If I think about it, lots of times I stumble across an old blog post someone created that I’ve commented on at one point and I’ve forgotten. Sometimes I read those comments and think that I should have a way to move that content back into my own space — even if it means I can only review it out of the context of the original post. With all that said, I’ve been thinking about what I’ll call horizontal contributions. In a vertical sense we contribute original posts in our own space and people comment on them. Then if I show up at your blog, I can contribute a comment in that same vertical sense. In a horizontal model I have some sort of tracking that allows me to see not only all my own posts, but also my comments across the entire web. This would give an opportunity to gather these as further evidence of my overall contributions online.
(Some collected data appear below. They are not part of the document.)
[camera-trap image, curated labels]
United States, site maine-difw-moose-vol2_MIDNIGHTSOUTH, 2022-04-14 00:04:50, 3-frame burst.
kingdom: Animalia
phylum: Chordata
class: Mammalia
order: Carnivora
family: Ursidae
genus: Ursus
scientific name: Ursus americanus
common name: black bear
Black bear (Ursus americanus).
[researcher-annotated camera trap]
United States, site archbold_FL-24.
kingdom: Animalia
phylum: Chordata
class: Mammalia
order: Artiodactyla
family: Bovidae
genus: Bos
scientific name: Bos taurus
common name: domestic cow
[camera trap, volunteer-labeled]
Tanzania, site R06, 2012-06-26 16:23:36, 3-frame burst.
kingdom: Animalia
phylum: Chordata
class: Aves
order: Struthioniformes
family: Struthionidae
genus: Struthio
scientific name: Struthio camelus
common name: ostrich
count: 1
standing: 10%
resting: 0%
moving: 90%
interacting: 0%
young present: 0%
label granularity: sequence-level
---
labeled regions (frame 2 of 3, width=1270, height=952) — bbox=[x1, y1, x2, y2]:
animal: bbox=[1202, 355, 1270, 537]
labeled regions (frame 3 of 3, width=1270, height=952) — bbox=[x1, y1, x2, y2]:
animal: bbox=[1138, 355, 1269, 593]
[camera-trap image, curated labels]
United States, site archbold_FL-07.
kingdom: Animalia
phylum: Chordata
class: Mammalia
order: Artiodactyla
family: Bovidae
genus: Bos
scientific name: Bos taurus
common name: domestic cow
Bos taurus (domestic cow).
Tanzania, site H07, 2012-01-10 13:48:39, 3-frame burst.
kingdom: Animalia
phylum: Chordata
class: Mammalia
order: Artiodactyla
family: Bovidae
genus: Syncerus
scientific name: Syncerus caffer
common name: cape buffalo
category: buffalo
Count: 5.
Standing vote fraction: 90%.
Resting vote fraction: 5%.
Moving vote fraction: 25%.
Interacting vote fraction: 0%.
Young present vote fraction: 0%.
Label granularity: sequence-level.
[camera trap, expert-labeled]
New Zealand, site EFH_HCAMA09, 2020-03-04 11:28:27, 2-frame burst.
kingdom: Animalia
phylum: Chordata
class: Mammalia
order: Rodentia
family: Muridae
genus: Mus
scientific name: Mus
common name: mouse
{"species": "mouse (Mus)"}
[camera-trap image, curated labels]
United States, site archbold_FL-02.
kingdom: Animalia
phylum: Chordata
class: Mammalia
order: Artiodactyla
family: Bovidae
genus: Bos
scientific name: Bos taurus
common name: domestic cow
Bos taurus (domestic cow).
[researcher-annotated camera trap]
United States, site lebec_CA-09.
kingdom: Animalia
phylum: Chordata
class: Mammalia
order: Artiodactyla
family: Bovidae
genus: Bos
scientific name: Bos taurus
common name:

This isn’t Wave specific per se as there are third party commenting engines that do stuff like this — if everyone on the social web used them. I’m not promoting a tool like Disqus for general use, but in an environment like ours we could easily replace our MT commenting engine with a third party one. It would be integrated into the templates so it would be invisible to users. What would need to happen is shibboleth integration, but we’ve done that before. I think it is something we’ll explore … and if we do I’ll be sure to share what we find. What do you think about this thinking? Crazy talk or is there something to it?
More Waving
Thanks much for the comments from yesterday’s post! Seems there is real interest in the Google Wave platform out there in ed tech land. One thing that is striking me as interesting are the number of comments I’m getting these days via Twitter … what excites me is that people are reading in the moment and are compelled to share a short thought with me.
@colecamplese great commentary cole. Thanks for translating to .edu space! (from @Clifhirtle)
What concerns me is that these are comments that could potentially move the conversation further if left within the context of the blog post. And in that statement I am making the case for what I understand Wave to be — a platflorm that will allow for in stream communication that will filter back into context. This is amazing to me in and of itself. Today I figured out that it will be relatively easy for us to run our own Wave instance … this will (presumably) give us a layer of control that could empower a whole new level of openness and conversation in our classrooms.
The old thinking of commenting where I need you to could be destroyed — and that is an amazingly scary thought. I love it.
The big talk across the edublog space is that it could mean the end of the LMS. I’ll just say it, that’s crazy talk. What it probably means is that we might get a better footing in the LMS contract world and that we’ll have new opportunities to innovate. This platform can do quite a bit for us in the teaching and learning space, but as far as I can tell it probably will not be suited for testing on a real scale and it probably cannot replace the basics of the LMS definition — learner management. We need the LMS to do lots of things, but we also need new tools to support pedagogy that works to engage students. I think Wave will begin to even the playing field so that we have easy to use teaching and learning platforms alongside our real need to manage assessment, participation, and the like. Wave represents a new opportunity.
I am thinking quite a bit about a post by colleague Michael Feldstein … I think it and the comments should be part of any of our push to understand these changes. Its worth a read and a discussion. As always I am happy to hear thoughts!